Further, the PTAB held that the Patent Owner had provided:

Persuasive evidence that ordinary artisans would not have had a reasonable expectation that any immunoconjugate, much less the claimed Herceptin®-maytansinoid immunoconjugate in particular, would be useful to treat solid tumors in humans. PO Resp. 18–22 (describing prior failures in developing immunoconjugates for treating solid tumors), 47–51 (discussing long-felt need). As noted by Patent Owner, “[r]esearchers had targeted tumors with immunoconjugates for about 40 years before the ’856 patent” without success. Id. at 21–22 (citing numerous exhibits). Patent Owner sufficiently points to evidence of record indicating that preparing any antibody-toxin immunoconjugate for use in the treatment of human tumors was difficult and unpredictable.

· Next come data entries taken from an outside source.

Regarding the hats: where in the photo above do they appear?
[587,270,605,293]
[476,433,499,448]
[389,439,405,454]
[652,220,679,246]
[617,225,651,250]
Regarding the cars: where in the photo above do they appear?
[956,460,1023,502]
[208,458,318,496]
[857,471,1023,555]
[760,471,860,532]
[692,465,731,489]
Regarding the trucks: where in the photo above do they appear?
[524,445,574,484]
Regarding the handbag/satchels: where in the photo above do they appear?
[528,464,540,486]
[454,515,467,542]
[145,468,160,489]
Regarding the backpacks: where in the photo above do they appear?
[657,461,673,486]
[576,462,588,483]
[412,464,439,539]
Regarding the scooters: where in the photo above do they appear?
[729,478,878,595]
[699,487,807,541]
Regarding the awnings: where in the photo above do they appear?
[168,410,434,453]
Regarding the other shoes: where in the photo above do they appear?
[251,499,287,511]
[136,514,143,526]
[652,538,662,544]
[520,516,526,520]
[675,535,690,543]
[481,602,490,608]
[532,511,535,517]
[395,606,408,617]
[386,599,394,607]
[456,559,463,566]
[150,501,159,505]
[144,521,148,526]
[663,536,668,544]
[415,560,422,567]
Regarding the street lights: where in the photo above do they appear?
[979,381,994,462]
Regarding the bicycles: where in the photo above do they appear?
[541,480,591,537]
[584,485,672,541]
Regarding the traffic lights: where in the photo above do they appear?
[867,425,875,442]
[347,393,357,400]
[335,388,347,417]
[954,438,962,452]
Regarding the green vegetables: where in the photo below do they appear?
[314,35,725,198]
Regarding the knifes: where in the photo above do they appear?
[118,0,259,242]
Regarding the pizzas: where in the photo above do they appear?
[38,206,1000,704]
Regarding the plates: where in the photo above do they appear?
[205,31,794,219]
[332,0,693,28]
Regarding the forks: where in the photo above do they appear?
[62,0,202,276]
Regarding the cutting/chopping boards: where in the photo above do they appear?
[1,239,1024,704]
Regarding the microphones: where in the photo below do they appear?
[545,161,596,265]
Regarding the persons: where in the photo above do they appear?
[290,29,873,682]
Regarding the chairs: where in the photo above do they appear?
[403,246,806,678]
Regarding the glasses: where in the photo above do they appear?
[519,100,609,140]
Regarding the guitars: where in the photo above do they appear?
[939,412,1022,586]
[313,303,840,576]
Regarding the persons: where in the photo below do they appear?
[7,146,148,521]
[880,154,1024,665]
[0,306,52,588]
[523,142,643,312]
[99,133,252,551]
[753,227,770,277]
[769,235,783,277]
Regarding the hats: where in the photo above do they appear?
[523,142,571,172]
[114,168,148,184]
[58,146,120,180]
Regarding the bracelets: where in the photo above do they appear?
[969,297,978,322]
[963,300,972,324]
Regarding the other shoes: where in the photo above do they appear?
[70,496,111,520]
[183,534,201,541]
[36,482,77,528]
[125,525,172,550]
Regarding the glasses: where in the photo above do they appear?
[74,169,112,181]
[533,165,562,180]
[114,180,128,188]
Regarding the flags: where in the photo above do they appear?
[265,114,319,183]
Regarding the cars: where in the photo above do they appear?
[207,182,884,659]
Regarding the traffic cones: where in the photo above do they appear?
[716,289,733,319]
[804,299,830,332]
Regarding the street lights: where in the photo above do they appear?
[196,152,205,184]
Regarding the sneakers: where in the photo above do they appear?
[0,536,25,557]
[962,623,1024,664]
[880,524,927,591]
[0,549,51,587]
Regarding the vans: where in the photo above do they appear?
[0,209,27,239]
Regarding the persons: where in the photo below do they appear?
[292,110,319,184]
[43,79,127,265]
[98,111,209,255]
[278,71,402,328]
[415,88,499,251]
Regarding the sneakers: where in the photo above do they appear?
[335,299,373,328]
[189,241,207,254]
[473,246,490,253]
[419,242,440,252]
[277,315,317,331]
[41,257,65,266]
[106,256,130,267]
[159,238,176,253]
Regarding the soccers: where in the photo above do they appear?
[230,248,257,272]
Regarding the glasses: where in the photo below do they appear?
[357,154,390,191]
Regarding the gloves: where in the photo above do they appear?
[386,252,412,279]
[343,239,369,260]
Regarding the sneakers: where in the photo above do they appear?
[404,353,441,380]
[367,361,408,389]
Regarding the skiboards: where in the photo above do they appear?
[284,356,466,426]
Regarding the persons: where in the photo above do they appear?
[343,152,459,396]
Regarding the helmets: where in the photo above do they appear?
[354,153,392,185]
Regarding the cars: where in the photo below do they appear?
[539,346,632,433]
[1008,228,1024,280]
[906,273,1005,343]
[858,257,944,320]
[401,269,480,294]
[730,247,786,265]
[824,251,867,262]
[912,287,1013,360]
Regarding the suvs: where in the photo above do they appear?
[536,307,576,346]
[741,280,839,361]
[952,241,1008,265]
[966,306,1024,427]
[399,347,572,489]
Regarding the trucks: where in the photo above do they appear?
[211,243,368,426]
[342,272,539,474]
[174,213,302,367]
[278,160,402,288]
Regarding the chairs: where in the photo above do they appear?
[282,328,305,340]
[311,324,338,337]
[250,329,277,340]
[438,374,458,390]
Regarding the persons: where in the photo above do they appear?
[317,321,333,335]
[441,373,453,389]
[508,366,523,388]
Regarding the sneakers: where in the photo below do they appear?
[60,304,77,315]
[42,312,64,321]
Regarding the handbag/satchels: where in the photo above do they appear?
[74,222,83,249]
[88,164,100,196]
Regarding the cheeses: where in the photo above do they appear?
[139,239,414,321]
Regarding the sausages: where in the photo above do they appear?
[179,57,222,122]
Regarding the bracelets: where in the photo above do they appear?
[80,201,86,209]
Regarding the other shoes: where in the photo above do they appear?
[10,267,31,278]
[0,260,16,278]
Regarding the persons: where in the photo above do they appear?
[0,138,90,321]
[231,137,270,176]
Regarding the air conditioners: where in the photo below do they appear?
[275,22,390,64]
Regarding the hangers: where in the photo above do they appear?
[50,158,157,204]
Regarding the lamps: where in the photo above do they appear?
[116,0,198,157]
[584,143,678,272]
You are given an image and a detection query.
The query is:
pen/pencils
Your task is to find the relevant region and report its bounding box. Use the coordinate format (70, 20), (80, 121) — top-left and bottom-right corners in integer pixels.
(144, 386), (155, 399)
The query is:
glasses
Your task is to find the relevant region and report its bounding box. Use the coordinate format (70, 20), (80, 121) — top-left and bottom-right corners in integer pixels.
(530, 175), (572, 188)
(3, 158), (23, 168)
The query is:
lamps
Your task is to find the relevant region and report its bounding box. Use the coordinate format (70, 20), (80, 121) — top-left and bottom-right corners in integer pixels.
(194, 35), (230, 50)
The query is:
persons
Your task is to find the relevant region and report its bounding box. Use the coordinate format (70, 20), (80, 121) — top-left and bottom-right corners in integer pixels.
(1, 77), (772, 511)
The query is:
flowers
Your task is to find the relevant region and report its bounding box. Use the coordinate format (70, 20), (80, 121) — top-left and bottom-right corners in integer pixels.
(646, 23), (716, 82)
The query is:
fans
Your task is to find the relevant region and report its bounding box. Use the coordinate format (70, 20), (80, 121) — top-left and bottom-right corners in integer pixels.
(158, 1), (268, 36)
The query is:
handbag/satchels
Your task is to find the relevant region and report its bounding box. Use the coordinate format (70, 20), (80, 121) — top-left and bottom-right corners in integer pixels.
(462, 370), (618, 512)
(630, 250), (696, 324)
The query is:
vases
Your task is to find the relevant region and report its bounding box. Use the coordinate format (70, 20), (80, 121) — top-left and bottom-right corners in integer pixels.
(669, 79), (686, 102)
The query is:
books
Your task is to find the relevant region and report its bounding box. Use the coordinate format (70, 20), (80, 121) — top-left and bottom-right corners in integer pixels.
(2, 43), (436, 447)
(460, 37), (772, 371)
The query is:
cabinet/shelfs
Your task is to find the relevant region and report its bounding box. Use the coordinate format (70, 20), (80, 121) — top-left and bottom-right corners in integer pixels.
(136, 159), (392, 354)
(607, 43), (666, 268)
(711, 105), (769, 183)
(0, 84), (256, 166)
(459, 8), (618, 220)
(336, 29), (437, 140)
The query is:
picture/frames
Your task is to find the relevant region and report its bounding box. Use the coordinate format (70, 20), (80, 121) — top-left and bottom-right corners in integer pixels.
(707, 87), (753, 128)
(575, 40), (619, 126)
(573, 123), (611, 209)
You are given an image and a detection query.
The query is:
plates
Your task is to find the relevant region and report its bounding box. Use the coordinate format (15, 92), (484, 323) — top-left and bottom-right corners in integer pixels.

Accordingly, the PTAB decided that “Petitioner does not persuade us that a preponderance of the evidence establishes that a skilled artisan would have had a reasonable expectation of success in 2000 that a Herceptin®-maytansinoid immunoconjugate would be useful in the treatment of breast tumors in humans, as Petitioner asserts.”

Objective indicia of non-obviousness

The PTAB also commented on Patent Owner’s used of objective indicia of non-obviousness regarding claim 8.  Specifically, the PTAB agreed that Patent Owner had provided evidence showing “unexpected superior results as compared to closest prior art compositions, fulfilling a long-felt and unmet need, praise in the field, and commercial success”, including evidence that T-DM1/Kadcyla®, the product encompassed by the claim, “fulfilled a long-felt, unmet need for an immunoconjugate capable of targeting a solid tumor in patients without excessive toxicity”.  Additionally, the PTAB held that Patent Owner’s evidence relating to the commercial success of the product thru its expert Mr. Jarosz (analyzed sales and prescription data, and marketing and promotional efforts relating to the product) was compelling.  The PTAB agreed that the Patent Owner’s secondary consideration evidence was not expected, and that the unexpected results were commensurate in scope with claim 8.